Bloggers in China are busy trying to find out how they’ll be able to get around this software, it seems.
The Green Dam is set to filter out websites named on a blacklist. However, it could block a whole variety of otherwise legitimate websites.
The pro-government China Daily says that officials have denied this software is ‘spyware’ as claimed by papers such as the Wall Street Journal.
“It’s not capable of spying on Internet users. It’s simply a filter to protect youngsters from pornography and violence,” officials say.
Death of Gabon’s President Bongo
This newspaper which gives a broad focus on news in neighbouring African countries asks whether the succession struggle in Gabon will be democratic or ‘familial’?
“Probably both,” the paper says, in response to its own question. The end result will most likely be a Bongo elected to power.
The family is extremely rich family thanks largely to the power they’ve held and the paper does not see the Bongos giving this up.
It further suggests that France won’t let an unknown person take power in Gabon because there’s too much at stake. France has a military base in the country and oil company Total has considerable interests there too. L’Observateur concludes in cynical fashion, “Wait for it, France will support the Bongos.”
Yesterday, the former President Valéry Giscard d’Estaing claimed that Bongo financed Jacques Chirac’s Presidential campaign against him in 1981. Chirac’s office has of course denied this claim.
Le Progrès says that Bongo had a lot of influence with the French political class and said many times he could destroy the French political class if he wanted.
In any case, Nicolas Sarkozy did promise to turn over a new leaf in French-African relations and to move beyond the hitherto grey zone of post-colonial meddling and influence. “With Bongo’s death, could we really now be seeing the end of ‘Françafrique’?” the paper asks.
Everyone is quick to criticise Bongo now that he’s died, the edorial of this centre-right paper says before calling for a more dignified response.
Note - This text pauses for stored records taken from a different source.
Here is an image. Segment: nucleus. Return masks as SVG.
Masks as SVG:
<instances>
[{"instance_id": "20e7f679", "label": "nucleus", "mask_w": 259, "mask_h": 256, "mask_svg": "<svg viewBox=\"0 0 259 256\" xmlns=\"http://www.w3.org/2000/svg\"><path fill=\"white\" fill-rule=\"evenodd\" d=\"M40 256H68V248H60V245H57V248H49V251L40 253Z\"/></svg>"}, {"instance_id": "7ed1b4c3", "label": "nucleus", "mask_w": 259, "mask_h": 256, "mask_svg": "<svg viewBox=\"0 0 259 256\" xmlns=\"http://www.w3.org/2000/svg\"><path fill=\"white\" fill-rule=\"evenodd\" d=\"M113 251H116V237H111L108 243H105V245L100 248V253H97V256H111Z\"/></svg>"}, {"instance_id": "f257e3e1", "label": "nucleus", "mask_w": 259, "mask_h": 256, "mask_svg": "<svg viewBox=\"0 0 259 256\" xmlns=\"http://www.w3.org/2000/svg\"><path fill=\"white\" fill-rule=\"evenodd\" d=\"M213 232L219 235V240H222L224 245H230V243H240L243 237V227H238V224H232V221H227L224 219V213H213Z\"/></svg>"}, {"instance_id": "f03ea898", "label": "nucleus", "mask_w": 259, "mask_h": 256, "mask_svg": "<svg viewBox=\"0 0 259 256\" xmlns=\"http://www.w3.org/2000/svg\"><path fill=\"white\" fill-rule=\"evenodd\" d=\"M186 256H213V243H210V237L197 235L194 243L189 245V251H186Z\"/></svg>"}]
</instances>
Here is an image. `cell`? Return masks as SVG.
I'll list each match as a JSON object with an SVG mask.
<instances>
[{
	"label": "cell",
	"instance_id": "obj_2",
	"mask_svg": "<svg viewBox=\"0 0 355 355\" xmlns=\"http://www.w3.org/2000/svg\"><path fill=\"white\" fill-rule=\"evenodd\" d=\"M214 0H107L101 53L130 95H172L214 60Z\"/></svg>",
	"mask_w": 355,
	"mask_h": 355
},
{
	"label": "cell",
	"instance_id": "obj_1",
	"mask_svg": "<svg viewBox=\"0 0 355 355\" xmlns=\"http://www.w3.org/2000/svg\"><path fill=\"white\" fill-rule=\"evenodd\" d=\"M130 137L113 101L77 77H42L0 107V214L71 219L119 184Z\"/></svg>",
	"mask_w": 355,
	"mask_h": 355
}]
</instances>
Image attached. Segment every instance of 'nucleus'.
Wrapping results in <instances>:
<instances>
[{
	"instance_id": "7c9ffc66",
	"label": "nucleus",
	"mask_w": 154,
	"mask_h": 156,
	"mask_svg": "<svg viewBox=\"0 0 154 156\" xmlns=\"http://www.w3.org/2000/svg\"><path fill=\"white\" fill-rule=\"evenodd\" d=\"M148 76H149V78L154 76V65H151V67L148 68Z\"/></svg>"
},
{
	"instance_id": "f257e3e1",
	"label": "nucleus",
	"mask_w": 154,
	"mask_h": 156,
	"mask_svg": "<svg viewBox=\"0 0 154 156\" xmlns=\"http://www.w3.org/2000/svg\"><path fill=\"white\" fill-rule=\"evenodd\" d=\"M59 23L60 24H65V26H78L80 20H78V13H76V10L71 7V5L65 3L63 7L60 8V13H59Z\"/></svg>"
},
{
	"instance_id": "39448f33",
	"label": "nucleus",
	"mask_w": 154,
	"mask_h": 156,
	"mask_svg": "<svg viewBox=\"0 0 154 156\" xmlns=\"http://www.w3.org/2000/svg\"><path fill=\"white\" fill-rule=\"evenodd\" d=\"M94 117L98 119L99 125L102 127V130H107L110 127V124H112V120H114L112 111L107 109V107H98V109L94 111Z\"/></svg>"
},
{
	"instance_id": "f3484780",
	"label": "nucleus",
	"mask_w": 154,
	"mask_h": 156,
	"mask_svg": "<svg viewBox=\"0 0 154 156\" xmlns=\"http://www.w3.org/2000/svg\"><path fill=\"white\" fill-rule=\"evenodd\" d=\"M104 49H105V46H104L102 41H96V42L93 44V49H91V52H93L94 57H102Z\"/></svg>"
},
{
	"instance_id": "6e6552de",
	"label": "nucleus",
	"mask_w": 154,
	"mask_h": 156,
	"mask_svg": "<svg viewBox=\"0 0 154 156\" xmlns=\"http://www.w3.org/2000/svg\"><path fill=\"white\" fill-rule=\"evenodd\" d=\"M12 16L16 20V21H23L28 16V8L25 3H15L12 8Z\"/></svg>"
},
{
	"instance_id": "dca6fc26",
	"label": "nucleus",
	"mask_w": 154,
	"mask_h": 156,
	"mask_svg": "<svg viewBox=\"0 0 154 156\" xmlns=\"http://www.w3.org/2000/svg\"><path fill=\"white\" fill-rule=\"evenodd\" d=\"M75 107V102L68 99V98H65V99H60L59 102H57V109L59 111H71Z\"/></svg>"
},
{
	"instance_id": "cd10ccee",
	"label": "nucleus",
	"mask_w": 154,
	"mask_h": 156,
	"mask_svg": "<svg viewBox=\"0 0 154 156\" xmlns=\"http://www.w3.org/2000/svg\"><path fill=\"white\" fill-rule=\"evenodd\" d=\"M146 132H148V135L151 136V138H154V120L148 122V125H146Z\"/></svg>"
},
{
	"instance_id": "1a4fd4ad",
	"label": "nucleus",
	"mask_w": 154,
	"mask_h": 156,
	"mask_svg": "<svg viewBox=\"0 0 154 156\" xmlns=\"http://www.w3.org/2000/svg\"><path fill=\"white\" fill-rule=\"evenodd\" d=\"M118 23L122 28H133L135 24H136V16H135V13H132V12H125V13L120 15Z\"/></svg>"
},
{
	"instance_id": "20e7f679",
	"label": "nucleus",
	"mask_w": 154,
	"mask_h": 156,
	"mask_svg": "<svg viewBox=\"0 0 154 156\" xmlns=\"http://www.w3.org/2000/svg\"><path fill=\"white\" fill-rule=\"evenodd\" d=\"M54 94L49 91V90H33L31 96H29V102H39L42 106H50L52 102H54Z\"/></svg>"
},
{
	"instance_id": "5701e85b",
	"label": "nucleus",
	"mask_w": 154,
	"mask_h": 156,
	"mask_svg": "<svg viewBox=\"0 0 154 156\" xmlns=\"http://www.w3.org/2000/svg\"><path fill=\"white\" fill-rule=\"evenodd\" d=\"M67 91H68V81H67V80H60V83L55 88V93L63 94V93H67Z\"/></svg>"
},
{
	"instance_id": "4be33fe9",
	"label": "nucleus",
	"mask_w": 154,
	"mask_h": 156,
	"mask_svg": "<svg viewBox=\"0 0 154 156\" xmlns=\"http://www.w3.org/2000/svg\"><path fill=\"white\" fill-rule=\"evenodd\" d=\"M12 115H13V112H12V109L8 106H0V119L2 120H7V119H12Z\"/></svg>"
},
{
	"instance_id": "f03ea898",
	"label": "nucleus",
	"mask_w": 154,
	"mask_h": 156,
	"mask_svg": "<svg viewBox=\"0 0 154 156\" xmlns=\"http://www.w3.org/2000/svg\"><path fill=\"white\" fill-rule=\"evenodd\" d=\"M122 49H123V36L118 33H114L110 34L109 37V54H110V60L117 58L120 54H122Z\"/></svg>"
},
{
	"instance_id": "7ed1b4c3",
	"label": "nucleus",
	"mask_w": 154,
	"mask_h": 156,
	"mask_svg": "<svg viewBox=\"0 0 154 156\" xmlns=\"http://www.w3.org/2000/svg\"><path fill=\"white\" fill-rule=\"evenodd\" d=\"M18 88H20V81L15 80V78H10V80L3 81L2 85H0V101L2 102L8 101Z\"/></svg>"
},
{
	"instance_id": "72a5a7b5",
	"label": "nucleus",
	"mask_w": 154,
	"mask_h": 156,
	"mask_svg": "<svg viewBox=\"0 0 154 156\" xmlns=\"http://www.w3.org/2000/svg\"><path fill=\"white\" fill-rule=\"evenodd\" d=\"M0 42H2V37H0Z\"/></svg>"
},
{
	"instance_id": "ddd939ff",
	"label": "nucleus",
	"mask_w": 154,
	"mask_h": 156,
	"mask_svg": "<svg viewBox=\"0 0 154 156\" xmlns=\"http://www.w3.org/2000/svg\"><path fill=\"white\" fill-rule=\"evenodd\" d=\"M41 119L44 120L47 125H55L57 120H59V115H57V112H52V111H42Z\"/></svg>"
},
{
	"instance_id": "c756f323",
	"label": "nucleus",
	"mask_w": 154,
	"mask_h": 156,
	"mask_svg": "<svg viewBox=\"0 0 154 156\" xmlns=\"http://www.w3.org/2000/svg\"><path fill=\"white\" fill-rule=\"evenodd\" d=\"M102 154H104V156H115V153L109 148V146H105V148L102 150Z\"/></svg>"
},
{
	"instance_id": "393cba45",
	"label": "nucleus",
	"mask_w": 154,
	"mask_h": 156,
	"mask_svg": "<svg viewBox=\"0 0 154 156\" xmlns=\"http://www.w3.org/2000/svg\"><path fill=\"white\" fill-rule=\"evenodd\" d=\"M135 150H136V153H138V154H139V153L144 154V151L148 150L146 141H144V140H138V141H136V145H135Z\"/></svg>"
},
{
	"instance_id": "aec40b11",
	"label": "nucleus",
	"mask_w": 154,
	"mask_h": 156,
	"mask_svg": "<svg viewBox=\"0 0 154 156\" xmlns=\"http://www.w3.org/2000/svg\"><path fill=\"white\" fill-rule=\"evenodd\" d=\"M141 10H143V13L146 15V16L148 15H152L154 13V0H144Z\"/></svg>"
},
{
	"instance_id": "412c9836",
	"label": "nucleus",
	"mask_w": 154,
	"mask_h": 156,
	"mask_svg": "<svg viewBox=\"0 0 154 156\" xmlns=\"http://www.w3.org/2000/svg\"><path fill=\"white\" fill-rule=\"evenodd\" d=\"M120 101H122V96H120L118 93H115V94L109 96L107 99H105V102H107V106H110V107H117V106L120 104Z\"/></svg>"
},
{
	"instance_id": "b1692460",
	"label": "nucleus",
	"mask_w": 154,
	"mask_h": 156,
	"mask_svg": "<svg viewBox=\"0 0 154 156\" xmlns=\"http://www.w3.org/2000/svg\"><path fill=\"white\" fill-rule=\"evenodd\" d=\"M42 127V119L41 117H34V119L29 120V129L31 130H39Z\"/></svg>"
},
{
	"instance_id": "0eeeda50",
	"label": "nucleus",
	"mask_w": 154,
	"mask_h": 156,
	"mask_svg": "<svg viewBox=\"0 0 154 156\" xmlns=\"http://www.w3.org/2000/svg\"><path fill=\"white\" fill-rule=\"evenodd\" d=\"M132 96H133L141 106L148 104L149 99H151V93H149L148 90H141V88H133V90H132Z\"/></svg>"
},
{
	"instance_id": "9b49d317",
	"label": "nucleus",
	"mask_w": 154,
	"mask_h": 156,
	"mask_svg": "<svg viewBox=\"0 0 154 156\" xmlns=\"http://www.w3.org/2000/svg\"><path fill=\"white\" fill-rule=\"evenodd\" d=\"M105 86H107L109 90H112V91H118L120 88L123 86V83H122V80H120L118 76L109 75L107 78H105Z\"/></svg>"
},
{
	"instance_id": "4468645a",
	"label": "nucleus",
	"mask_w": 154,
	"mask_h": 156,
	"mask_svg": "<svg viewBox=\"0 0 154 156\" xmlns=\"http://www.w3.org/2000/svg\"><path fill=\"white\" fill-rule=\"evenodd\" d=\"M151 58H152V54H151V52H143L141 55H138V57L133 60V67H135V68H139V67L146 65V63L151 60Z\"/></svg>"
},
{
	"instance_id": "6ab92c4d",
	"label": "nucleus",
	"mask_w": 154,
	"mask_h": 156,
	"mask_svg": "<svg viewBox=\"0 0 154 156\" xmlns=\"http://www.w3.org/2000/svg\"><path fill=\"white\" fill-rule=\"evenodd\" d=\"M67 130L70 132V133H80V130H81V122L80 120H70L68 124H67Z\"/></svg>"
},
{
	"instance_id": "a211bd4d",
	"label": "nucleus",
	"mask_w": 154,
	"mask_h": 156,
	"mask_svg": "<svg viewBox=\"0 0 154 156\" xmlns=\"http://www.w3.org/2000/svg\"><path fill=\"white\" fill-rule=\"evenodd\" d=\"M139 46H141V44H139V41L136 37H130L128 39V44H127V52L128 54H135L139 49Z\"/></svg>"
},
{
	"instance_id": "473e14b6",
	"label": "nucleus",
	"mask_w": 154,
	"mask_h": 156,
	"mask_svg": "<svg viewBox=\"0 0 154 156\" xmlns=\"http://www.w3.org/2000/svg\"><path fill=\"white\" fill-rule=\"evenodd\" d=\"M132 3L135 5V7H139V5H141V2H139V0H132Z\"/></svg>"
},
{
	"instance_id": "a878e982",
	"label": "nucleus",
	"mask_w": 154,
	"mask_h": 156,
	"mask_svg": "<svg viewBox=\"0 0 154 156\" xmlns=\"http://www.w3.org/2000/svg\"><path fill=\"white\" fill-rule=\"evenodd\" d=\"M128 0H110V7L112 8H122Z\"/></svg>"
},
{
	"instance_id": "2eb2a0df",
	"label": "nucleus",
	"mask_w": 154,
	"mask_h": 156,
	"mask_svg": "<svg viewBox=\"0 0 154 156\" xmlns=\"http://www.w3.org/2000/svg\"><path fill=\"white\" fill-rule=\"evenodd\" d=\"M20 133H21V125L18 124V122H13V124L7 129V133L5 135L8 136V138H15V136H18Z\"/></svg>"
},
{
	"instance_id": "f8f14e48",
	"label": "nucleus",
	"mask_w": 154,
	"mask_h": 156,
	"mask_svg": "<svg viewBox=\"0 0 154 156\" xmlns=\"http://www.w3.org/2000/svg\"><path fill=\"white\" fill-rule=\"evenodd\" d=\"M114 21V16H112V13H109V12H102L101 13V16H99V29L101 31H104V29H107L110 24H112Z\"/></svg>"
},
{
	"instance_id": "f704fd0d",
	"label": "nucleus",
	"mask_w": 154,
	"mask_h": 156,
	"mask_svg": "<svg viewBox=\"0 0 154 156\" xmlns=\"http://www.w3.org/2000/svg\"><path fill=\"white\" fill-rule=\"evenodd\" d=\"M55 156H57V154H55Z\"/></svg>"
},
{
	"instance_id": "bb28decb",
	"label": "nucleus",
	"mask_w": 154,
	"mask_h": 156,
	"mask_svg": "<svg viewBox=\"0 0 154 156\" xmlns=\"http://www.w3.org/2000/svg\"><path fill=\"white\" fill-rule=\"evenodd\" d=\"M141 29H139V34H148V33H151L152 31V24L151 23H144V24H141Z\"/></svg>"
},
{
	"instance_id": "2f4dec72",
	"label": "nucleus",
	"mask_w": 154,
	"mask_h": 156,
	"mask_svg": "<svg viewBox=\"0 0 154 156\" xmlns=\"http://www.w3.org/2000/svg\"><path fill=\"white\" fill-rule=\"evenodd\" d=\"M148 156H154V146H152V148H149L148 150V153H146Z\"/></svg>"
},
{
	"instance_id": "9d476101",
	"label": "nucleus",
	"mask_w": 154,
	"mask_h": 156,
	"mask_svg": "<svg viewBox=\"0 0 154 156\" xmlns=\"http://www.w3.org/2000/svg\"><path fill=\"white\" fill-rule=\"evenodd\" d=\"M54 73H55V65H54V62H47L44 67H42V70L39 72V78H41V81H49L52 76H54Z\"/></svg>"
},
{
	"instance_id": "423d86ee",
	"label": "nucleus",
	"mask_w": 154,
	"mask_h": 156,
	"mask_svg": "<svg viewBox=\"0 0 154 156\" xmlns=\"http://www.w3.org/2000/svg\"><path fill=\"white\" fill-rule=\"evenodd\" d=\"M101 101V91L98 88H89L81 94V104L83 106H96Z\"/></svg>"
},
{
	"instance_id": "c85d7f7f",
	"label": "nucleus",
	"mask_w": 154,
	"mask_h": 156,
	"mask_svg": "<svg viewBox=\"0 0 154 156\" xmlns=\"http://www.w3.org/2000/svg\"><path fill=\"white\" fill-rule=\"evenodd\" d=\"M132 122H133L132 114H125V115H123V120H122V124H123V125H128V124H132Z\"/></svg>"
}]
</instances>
Le Figaro says that he wasn’t Gandhi or Nelson Mandela but he was no Robert Mugabe either.
It points to the fact that Bongo did not take power by force.
He worked within a system – “Françafrique” (France’s cozy relations with former colonies). There was an element of realpolitik involved. Gabon’s President of 41 years was certainly flawed but did manage to provide order and stability, the paper notes.
Humming birds in love
“How a hummingbird in love can move faster than a fighter jet,” reads the title and it says it all!
The dramatic courtship dive of the little male hummingbird is the quickest aerial move in the natural world, scientists have calculated. The aim is to impress the ladies. The move involves the bird flapping its wings very fast as it dives, then folding them by its side.
The bird can reach a maximum velocity of 383 body lengths per second. That’s faster than a fighter jet or the Space Shuttle on re-entry to Earth’s atmosphere.